When you reach the line with "Steve madden leather knot wedges" in the records below, begin transcribing exactly and continue up to and including the line with "Spaghetti Filippo La", leaving out every picture.

##### THE RECORDS #####

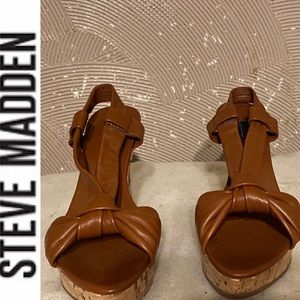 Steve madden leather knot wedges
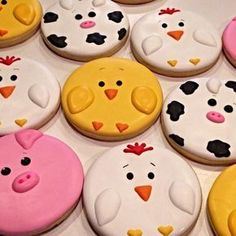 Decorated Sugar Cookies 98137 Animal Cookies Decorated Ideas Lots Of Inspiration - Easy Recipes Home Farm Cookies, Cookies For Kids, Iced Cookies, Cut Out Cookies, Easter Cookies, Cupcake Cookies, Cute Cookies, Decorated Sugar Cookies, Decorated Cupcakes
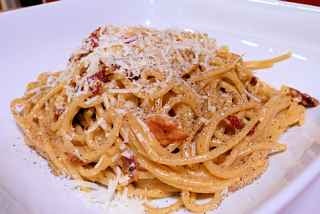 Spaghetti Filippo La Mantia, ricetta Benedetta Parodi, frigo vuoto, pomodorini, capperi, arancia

#####
##### THE RECORDS #####

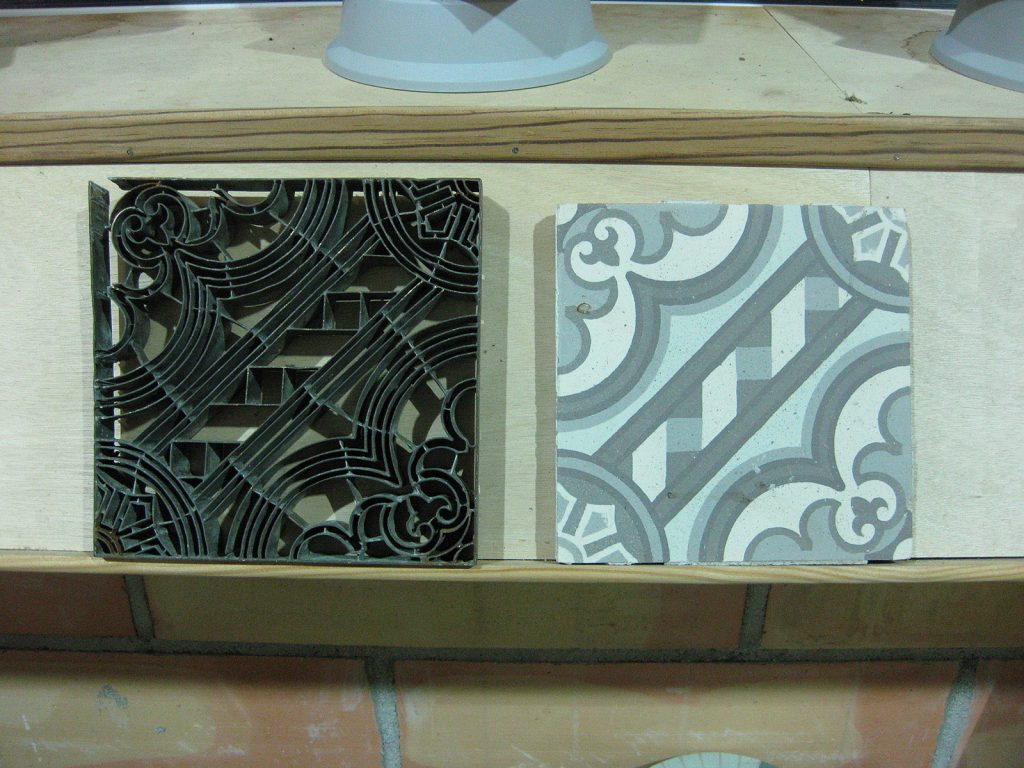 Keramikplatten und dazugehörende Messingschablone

#####
##### THE RECORDS #####

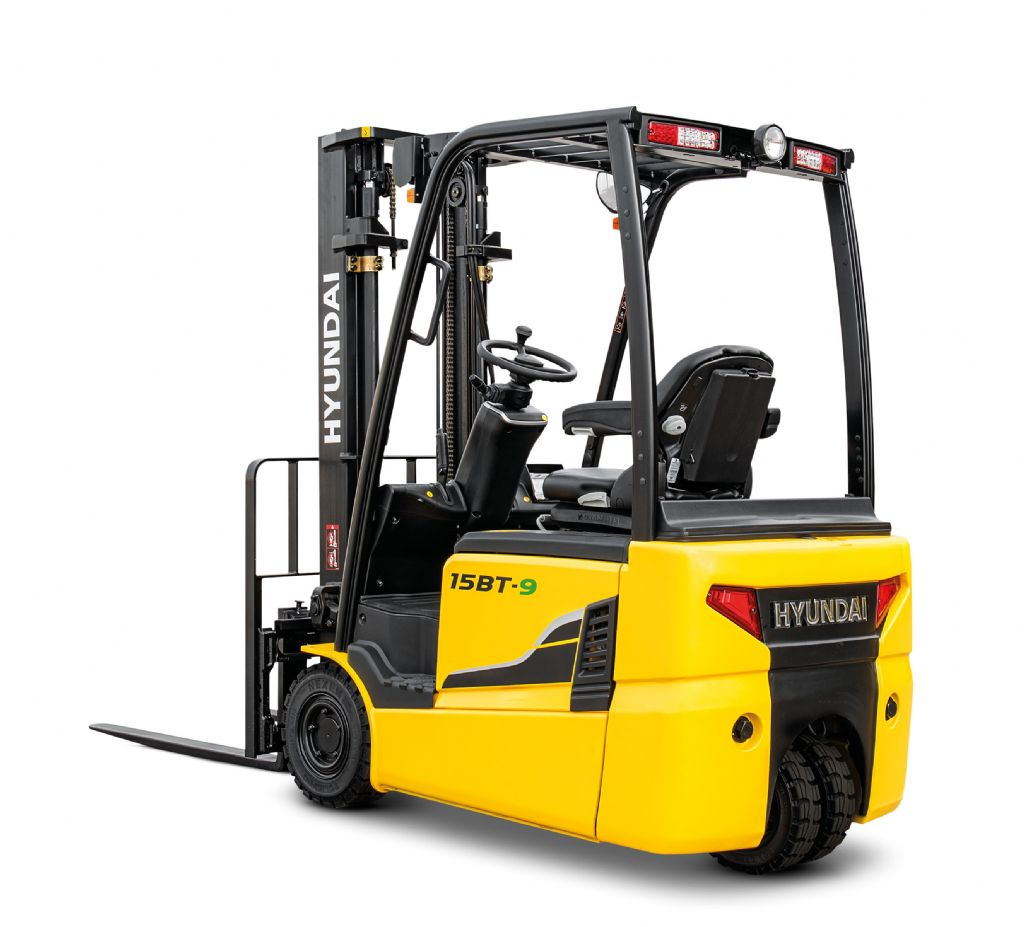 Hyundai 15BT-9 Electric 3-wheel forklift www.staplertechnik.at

#####

◆ **RESULT FOR THIS EXERCISE**
 Steve madden leather knot wedges
 Decorated Sugar Cookies 98137 Animal Cookies Decorated Ideas Lots Of Inspiration - Easy Recipes Home Farm Cookies, Cookies For Kids, Iced Cookies, Cut Out Cookies, Easter Cookies, Cupcake Cookies, Cute Cookies, Decorated Sugar Cookies, Decorated Cupcakes
 Spaghetti Filippo La Mantia, ricetta Benedetta Parodi, frigo vuoto, pomodorini, capperi, arancia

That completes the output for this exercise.